3° Après l’article 63, sont insérés trois articles 63-1 à 63-3 ainsi rédigés :
« Art. 63-1. – Le Conseil supérieur de la magistrature se prononce dans le délai de douze mois à compter du jour où il a été saisi en application de l’article 63, sauf prorogation pour une durée de six mois renouvelable par décision motivée.
« Art. 63-2. – Si, à l’expiration d’un délai de huit mois à compter du jour où le Conseil supérieur de la magistrature a été saisi dans les conditions prévues aux deux premiers alinéas de l’article 63 pour rendre son avis sur la situation du magistrat ayant fait l’objet d’une interdiction temporaire d’exercice, aucune décision n’a été prise par le garde des sceaux, l’intéressé est rétabli dans ses fonctions, sauf prorogation pour une durée de quatre mois après avis motivé du Conseil.
« Si l’intéressé fait l’objet de poursuites pénales, le garde des sceaux, ministre de la justice, peut, après avis du Conseil, maintenir l’interdiction temporaire d’exercice jusqu’à la décision définitive sur les poursuites disciplinaires.
« Art. 63-3. – Dès la saisine du Conseil supérieur de la magistrature, le magistrat a droit à la communication de son dossier et des pièces de l’enquête préliminaire, s’il y a été procédé.

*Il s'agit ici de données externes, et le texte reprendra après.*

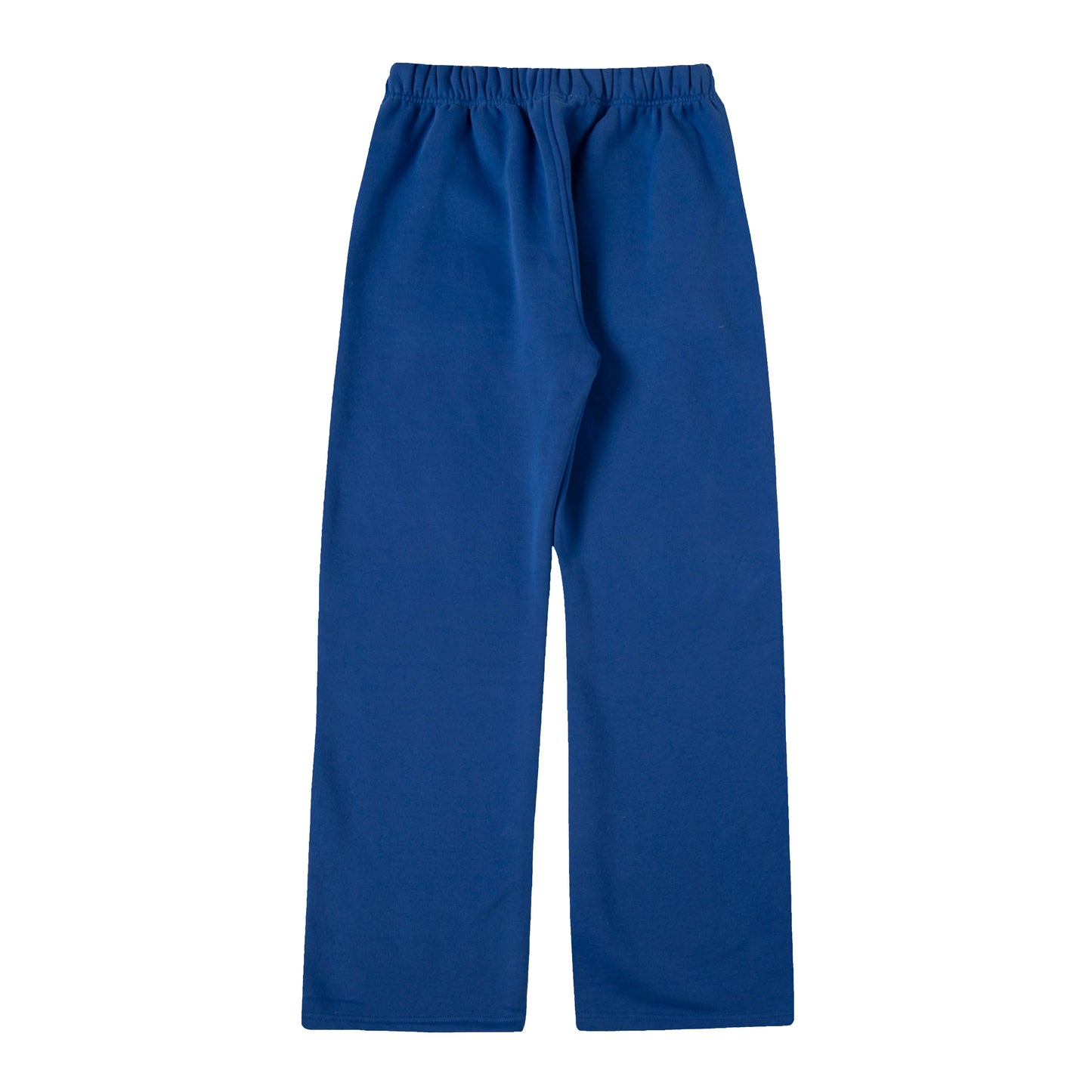 360 GSM SWEATPANTS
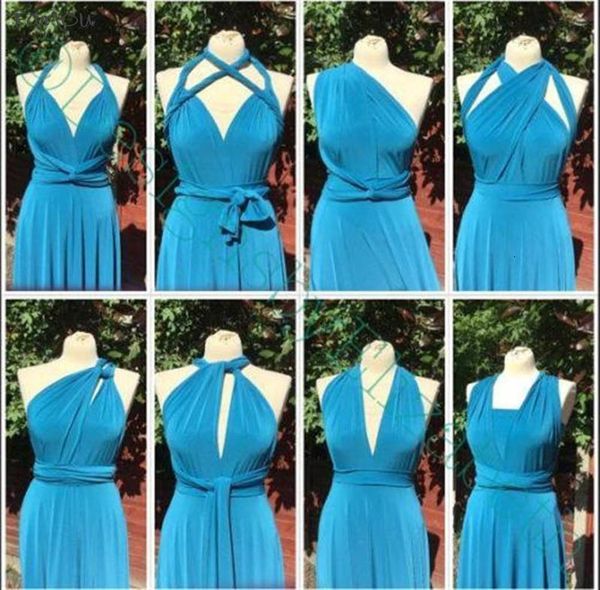 Sexy Boho Jumpsuit Bandage Rompers Women Jumpsuit Loose 2019 Party Summer Jumpsuit Multi Way Wear Wrap Wedding Elegant
Sexy Boho Jumpsuit Bandage Rompers Women Jumpsuit Loose 2019 Party Summer Jumpsuit Multi Way Wear Wrap Wedding Elegant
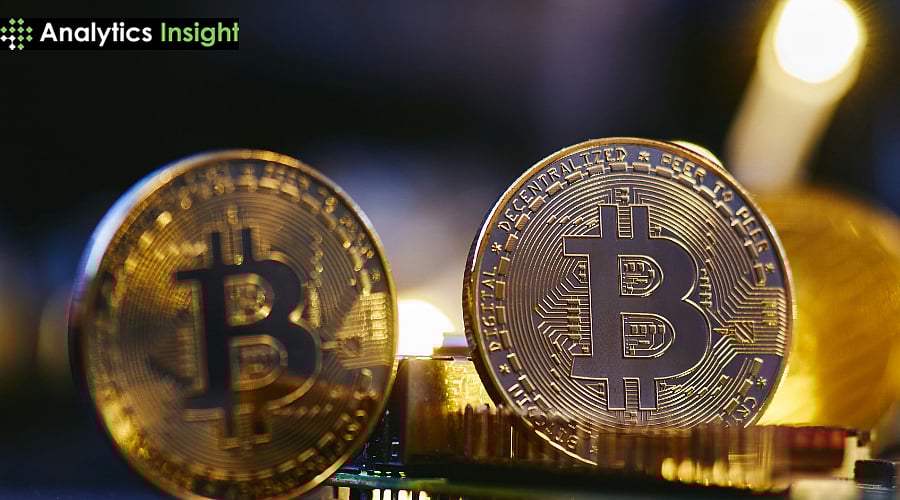 Crypto Market Update: Ethereum Unveils Zero-Knowledge AI Privacy Payment Model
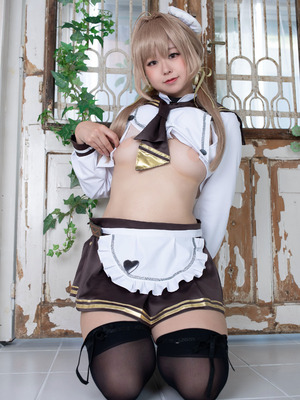 君を味見させて♡ ブレッディ_026_kksn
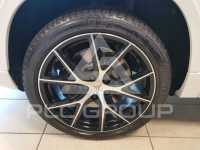 2022 Cupra Other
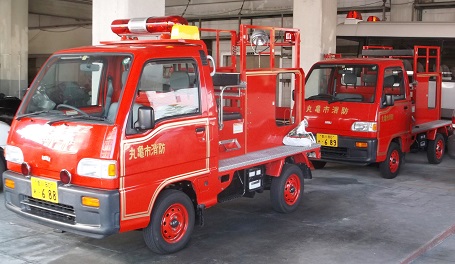 �ۋT�s���h�{�����h������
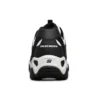 Chaussures de course D&rsquo; Lites 2.0 Noir/Blanc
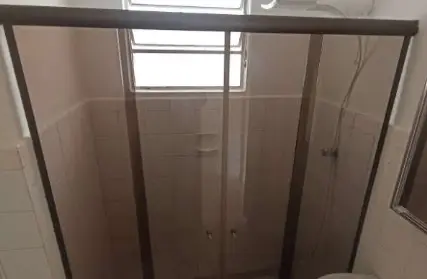 Imagem: Apartamento para Alugar, Aclimação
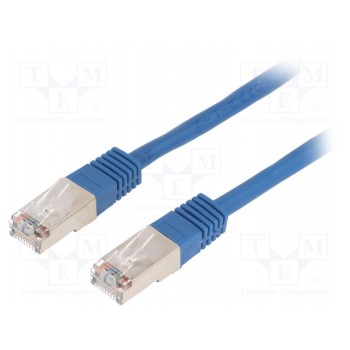 Соединительный кабель назначение da1,dc1 EATON ELECTRIC DX-CBL-RJ45-0M5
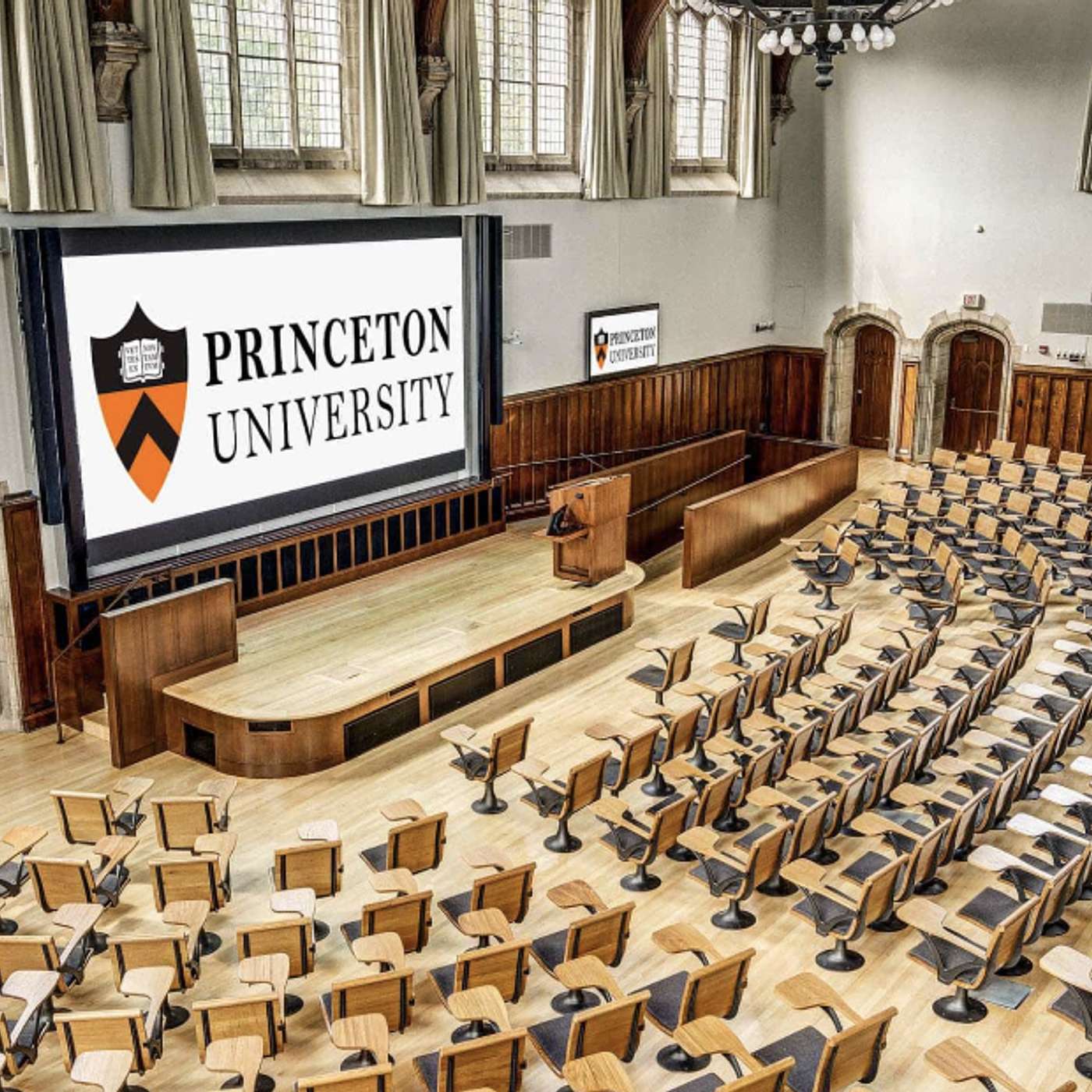 Philip Pettit: Strictly Fictional Totalitarianism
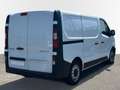 Renault Trafic Furgón 27 L1H1 Energy BluedCi 88kW Blanco - thumbnail 7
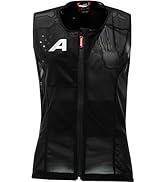 Amazon | [アルピナ] スキースノーボードゴーグル ユニセックス ダブル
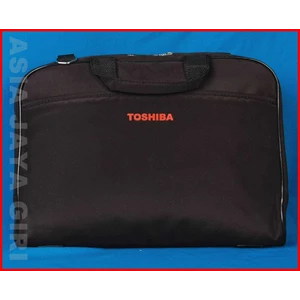tas notebook / laptop nb.03.15inc.mkr/krt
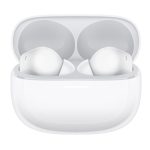 Xiaomi Redmi Buds 8 Pro – Cloud White - Image 4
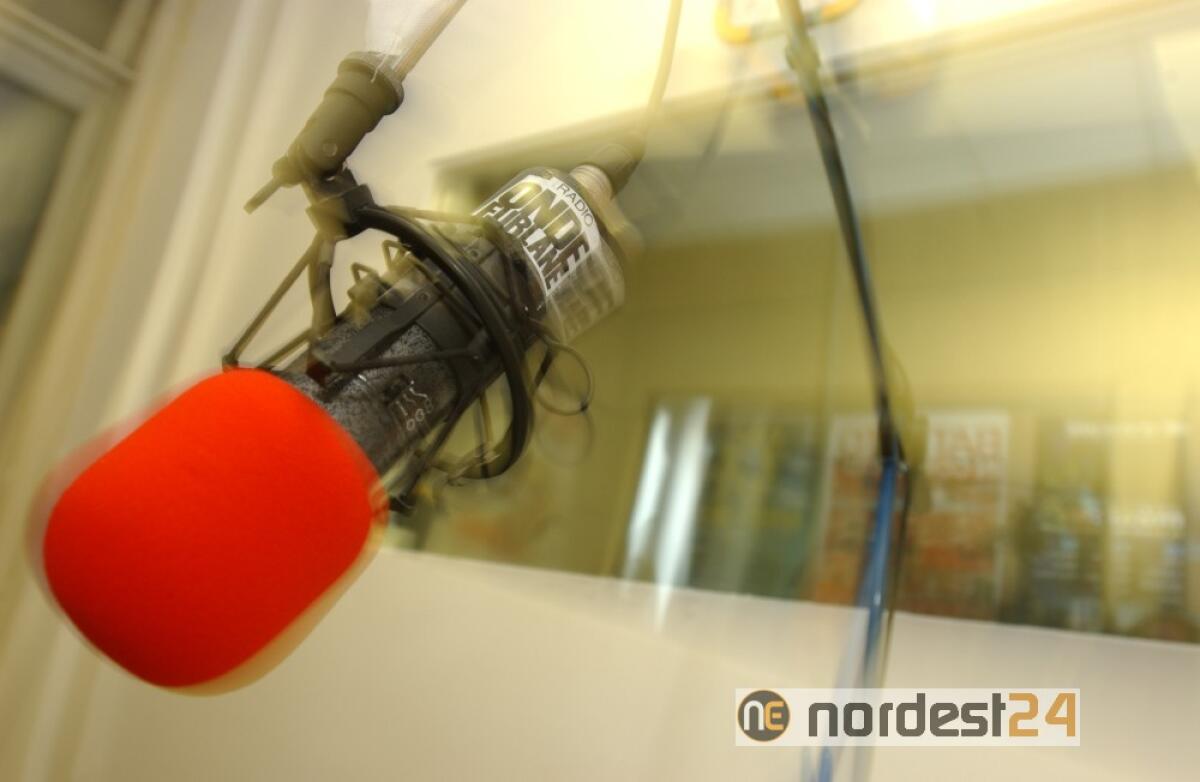 «Beviamoci su», dal 20 gennaio arrivano i cocktail filosofici su Onde Furlane - 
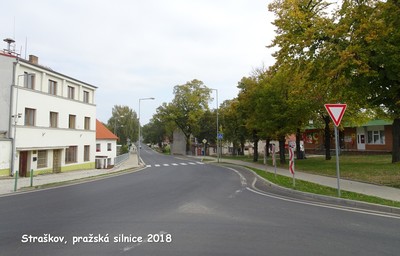 straskov-prazska-silnice-2018-1.jpg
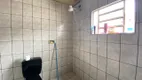 Foto 33 de Casa com 4 Quartos à venda, 263m² em Belenzinho, São Paulo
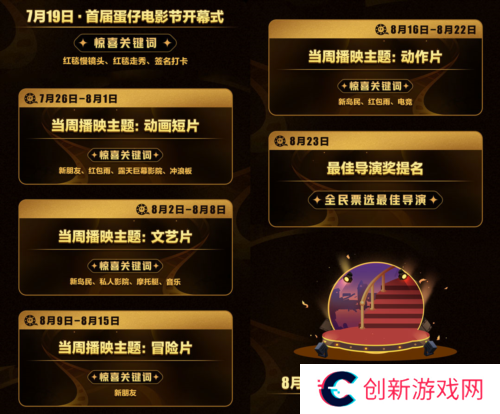 蛋仔派对2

« Le président de la formation de discipline désigne, en qualité de rapporteur, un membre de cette formation. Il le charge, s’il y a lieu, de procéder à une enquête. Lorsque le Conseil supérieur de la magistrature a été saisi par un justiciable, la désignation du rapporteur n’intervient qu’après l’examen de la plainte par la commission d’admission des requêtes du Conseil supérieur mentionnée à l’article 63. Les dispositions de l’article 52 sont applicables. »
L'amendement n° 54, présenté par M. Pillet, au nom de la commission, est ainsi libellé :
Alinéa 8
Après les mots :
garde des sceaux,
insérer les mots :
ministre de la justice,
La parole est à M. le rapporteur.
L'amendement est adopté.
L'article 26 est adopté.
Mes chers collègues, nous avons examiné 44 amendements au cours de la journée ; il en reste 18 à étudier sur ce texte.
Je rappelle en outre que 226 amendements sont à examiner sur le projet de loi portant application des mesures relatives à la justice du XXIe siècle.
La suite de la discussion est renvoyée à la prochaine séance.
Voici quel sera l’ordre du jour de la prochaine séance publique, précédemment fixée au mercredi 4 novembre 2015, à quatorze heures trente, le soir et la nuit :
Suite du projet de loi organique relatif à l’indépendance et l’impartialité des magistrats et à l’ouverture de la magistrature sur la société (procédure accélérée) (n° 660, 2014-2015) et projet de loi portant application des mesures relatives à la justice du XXIe siècle (procédure accélérée) (n° 661, 2014-2015) ;
Rapport de M. François Pillet, fait au nom de la commission des lois (n° 119, 2015-2016) ;
Texte de la commission des lois (n° 120, 2015-2016).
Rapport de M. Yves Détraigne, fait au nom de la commission des lois (n° 121, 2015-2016) ;
Texte de la commission des lois (n° 122, 2015-2016).
Personne ne demande la parole ?…
La séance est levée.
La séance est levée le mercredi 4 novembre 2015, à zéro heure quarante-cinq.